Kültürel Kıyamet: Mayalar Haklı mıydı?


Yıl 2025. Yeni bir milenyuma gireli çeyrek asır oldu. Hatırlarsanız, 2000’lerde “milenyum çağı” diye bir heyecan vardı. Teknoloji, bilim, insanlık için yeni bir başlangıç… Ama bir yandan da korkular: Y2K, bilgisayarların çöküşü, kaos senaryoları. Sonra 2012 geldi. Mayaların takvimine göre dünya bitecekti. Uzaylı istilası bekleyenler oldu, göktaşları, felaketler, hatta “Mehdi gelecek” diye kendini sokaklara atanlar… Ama hiçbir şey olmadı. En azından beklediğimiz gibi bir şey olmadı. Fiziksel bir kıyamet yerine, belki de daha sinsi, daha derinden bir şey yaşandı: Kültürel kıyamet.

Mayalar Ne Demişti?

Mayaların 2012 kehaneti, popüler kültürde genellikle “dünyanın sonu” olarak yorumlandı. Ancak bazı tarihçiler ve antropologlar, Mayaların takviminin bir “son” değil, bir döngünün tamamlanması anlamına geldiğini söylüyor.

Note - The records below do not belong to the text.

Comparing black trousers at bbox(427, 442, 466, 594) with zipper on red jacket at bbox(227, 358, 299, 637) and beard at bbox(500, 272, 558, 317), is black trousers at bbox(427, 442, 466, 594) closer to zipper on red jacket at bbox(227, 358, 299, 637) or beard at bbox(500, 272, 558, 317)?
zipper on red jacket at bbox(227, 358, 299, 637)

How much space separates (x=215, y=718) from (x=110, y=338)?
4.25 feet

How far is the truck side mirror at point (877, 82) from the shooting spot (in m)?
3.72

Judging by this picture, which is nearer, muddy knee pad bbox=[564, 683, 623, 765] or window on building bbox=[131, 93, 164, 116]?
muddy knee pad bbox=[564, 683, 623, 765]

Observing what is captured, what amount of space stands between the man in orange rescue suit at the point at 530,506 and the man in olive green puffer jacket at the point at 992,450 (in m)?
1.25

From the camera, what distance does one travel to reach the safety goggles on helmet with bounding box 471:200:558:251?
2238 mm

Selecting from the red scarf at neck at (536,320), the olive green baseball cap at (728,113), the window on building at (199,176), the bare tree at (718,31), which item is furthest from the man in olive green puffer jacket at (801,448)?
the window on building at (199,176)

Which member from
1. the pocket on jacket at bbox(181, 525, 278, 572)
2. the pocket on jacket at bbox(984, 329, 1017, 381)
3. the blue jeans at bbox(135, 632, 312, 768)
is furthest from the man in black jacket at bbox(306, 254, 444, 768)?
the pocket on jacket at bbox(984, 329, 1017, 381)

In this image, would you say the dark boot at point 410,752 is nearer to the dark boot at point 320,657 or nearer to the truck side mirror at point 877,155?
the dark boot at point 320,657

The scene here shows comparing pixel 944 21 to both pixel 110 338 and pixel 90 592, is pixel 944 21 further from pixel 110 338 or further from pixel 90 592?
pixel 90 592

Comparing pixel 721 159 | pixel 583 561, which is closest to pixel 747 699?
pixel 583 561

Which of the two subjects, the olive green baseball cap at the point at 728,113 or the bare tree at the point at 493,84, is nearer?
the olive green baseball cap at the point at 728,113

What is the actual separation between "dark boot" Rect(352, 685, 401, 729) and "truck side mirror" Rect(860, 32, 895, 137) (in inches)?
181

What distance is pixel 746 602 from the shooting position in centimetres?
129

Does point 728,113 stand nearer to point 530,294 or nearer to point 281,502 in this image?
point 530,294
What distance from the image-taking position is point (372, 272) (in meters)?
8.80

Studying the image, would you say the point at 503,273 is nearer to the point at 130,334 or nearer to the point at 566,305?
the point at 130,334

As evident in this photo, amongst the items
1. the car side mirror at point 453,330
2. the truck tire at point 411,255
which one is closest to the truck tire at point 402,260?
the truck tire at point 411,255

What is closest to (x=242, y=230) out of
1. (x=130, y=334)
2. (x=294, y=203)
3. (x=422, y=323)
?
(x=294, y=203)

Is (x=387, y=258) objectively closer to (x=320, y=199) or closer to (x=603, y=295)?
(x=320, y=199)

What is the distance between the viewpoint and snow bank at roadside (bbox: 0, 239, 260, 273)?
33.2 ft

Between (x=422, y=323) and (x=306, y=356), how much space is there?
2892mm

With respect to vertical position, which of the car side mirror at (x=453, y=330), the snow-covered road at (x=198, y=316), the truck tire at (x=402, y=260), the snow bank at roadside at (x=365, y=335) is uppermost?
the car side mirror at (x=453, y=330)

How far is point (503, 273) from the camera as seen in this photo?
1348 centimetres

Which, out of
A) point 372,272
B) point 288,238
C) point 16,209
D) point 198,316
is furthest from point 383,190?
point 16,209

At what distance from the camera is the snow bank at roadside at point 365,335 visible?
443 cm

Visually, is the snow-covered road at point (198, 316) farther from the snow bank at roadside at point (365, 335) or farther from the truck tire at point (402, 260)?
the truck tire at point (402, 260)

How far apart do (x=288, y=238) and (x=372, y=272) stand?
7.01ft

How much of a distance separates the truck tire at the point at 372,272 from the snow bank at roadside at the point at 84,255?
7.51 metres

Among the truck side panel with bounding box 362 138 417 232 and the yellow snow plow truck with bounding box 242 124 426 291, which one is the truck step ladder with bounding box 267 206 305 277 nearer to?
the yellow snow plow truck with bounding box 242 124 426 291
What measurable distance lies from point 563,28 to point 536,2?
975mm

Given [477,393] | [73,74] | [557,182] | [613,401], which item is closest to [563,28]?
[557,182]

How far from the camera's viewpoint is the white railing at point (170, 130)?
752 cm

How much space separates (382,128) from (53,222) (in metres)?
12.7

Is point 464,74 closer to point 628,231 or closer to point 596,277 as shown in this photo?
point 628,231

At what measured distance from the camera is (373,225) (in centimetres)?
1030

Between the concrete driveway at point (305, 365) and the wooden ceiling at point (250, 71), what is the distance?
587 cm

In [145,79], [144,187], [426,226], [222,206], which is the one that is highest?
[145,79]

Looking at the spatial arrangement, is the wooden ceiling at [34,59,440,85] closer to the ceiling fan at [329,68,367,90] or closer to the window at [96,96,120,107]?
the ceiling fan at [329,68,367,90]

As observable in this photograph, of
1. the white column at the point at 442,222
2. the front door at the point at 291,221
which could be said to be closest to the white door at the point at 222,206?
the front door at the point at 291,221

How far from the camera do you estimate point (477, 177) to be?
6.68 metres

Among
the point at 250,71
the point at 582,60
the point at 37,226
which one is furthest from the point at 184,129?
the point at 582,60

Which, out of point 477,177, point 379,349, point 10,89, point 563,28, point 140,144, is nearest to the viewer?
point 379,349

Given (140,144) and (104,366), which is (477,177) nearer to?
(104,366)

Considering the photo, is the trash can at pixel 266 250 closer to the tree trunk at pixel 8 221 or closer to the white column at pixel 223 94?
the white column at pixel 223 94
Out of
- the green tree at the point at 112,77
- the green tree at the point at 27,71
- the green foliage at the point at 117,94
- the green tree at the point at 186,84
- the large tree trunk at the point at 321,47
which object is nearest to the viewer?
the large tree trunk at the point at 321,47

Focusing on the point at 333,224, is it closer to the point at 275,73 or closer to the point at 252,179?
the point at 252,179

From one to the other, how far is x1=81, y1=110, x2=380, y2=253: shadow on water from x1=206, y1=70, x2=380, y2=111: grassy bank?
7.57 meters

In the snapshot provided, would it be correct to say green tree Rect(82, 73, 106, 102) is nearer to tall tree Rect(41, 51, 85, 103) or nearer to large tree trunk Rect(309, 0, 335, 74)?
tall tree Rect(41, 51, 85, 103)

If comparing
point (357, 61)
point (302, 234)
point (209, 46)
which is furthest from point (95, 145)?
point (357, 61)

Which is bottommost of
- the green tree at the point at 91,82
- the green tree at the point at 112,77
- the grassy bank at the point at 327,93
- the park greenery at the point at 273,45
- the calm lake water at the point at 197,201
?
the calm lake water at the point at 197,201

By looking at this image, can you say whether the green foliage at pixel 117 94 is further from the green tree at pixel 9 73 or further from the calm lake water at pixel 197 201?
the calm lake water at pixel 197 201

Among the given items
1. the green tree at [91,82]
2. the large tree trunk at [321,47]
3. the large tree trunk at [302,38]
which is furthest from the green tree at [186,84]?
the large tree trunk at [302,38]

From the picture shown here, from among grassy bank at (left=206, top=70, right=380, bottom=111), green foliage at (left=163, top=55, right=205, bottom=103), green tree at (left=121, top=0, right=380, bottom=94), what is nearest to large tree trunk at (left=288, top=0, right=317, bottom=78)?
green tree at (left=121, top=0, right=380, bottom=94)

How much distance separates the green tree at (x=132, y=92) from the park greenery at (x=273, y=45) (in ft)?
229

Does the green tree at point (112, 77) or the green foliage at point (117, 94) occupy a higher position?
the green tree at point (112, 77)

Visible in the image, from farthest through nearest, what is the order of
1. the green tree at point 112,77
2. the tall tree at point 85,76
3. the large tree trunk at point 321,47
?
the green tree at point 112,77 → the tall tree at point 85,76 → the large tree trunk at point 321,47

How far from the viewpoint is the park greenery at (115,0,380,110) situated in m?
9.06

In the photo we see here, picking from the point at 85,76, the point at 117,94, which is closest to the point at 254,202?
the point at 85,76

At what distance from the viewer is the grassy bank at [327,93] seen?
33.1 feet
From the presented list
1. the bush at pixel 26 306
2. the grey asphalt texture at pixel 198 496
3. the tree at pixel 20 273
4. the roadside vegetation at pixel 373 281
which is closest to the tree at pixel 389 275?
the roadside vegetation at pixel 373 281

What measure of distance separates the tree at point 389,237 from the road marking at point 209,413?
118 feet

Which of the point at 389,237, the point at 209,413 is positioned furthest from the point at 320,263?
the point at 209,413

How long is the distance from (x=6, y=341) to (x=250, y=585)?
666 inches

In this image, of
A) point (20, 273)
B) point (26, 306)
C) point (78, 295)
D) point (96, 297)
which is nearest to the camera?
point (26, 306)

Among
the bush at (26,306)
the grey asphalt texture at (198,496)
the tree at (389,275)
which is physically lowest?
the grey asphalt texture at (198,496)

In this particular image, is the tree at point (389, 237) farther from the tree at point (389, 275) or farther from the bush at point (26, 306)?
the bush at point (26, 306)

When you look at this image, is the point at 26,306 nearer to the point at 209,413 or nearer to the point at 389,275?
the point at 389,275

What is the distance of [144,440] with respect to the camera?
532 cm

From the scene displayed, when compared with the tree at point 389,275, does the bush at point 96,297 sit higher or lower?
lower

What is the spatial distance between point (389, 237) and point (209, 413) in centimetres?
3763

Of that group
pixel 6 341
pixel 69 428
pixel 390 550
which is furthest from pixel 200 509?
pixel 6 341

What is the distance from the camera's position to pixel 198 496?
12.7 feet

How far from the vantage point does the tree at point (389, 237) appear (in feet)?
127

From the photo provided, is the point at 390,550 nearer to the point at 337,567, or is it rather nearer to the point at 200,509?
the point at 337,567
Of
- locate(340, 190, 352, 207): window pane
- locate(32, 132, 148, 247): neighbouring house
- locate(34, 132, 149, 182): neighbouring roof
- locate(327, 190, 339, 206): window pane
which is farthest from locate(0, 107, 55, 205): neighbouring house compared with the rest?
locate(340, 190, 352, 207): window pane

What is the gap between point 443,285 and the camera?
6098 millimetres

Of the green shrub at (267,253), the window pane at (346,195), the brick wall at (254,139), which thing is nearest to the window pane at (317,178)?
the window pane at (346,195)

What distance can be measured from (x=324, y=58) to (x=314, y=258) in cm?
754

Örneğin, arkeolog John Hoopes, 2012’de Archaeology dergisinde yayımlanan bir makalesinde, bu kehanetin daha çok bir “dönüşüm” çağını işaret ettiğini belirtmişti (Hoopes, 2012). Fiziksel bir yok oluş değil, belki de insanlığın ruhsal ve kültürel bir sıçrama yapması bekleniyordu. Ama sıçrama yerine, ne oldu? Çöküş.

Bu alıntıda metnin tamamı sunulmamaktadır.